Epidemiology of Infectious Diseases: Mumps
Mumps virus - paramyxovirus.
Common clinical features
- Acute viral illness characterized by fever, headache, tenderness and swelling in one or both parotid salivary glands.
- Swelling commonly peaks between 1-3 days following infection.
- In 25% of cases swelling occurs only on one side.
- 30% of cases in children are asymptomatic.
- Complications are rare but can include, aseptic meningitis, orchitis (occurs in about 25% of adolescent and adult males and is rare in prepubescent males), oophoritis (occurs in 5% of post pubertal females, mastitis may also occur. Less common complications include pancreatitis, myocarditis, arthritis, thyroiditis, deafness and spontaneous abortion1,2.
- In the UK infections with mumps peaks during the winter and spring.
- Prior to the introduction of vaccination in 1988 mumps caused epidemics every 3 years with the highest attack rates occurring among children aged 5-9 years1.
- The HPA has reported a large increase in both notifications and laboratory confirmed cases since 2003, suggesting a marked increase in true infection.

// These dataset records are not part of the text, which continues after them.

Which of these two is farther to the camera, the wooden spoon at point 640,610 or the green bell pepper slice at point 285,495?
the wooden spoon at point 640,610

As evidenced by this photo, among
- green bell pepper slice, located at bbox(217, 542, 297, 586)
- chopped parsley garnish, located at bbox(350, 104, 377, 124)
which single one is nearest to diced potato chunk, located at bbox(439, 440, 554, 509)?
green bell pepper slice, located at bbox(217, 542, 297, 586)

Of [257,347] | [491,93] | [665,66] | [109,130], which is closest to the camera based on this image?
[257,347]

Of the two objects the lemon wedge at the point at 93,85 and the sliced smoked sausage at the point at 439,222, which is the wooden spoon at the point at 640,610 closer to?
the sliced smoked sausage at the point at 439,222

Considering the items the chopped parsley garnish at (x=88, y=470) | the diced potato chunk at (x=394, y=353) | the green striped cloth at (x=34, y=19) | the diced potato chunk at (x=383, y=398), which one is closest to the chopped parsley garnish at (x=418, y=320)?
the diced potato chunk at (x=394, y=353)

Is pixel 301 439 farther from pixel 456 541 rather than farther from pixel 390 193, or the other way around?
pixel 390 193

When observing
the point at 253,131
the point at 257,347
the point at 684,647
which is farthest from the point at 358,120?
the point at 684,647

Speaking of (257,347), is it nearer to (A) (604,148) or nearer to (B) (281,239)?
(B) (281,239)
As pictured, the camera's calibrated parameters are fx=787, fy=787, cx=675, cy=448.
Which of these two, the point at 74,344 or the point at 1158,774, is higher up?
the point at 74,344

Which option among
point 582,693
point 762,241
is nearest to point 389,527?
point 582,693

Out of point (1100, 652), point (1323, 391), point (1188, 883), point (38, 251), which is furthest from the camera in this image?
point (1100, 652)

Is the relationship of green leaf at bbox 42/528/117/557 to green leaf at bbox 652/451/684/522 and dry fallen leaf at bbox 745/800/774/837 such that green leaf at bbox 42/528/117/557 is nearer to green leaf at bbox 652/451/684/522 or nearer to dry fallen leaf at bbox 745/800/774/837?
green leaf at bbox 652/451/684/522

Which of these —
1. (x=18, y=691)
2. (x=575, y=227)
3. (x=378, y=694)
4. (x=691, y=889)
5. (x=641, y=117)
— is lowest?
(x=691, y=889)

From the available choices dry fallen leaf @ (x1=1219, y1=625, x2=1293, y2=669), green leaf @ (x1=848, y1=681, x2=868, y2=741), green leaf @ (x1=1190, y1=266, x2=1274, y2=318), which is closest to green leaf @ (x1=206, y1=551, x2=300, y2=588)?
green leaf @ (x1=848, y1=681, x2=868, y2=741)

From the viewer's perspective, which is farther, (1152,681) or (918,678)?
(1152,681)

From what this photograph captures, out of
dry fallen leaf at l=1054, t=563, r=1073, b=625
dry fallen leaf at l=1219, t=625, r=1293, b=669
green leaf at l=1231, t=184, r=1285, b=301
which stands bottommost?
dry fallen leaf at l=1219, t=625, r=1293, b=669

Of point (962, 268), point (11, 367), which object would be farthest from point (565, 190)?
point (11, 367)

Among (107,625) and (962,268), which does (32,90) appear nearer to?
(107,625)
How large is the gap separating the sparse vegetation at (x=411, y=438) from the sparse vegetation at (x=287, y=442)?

- In 2004 90% of confirmed cases of mumps occurred among children and young adults over 15 years (an age-group who did not receive the MMR).
Mode of transmission
Person to person via airborne transmission or droplet spread. Also direct contact with the saliva of an infected person.
16-18 days - range 14-25 days.
Period of Communicability
- Identified in saliva - 7 days before to 9 days after the onset of parotid swelling. Maximum infectiousness occurs 2 days before to 4 days after the onset of illness.
- Subclinical infections can be communicable.
Serology. The mumps virus can be isolated from saliva, blood, urine and CSF in acute phase.
Prevention and control
- Routine MMR vaccination, 2 doses at 12-15 months and at 4 years of age. There is no upper age limit and where required, two doses can be given separated by at least a one month interval (HPA).
- Exclusion from school for 5 days from onset of parotid swelling and arrange for laboratory confirmation2.
- There is no single antigen mumps vaccine licensed in the UK (HPA).
- Laboratory diagnosis by oral fluid testing is offered by the Health Protection Agency.
- Heymann D L, editor, Control of Communicable Disease Manual. 18th ed. American Public Health Association; 2004.
- Hawker J, Begg N, Blair I, Reintjes R, Weinberg J. Communicable Disease Control Handbook, Blackwell, 2005.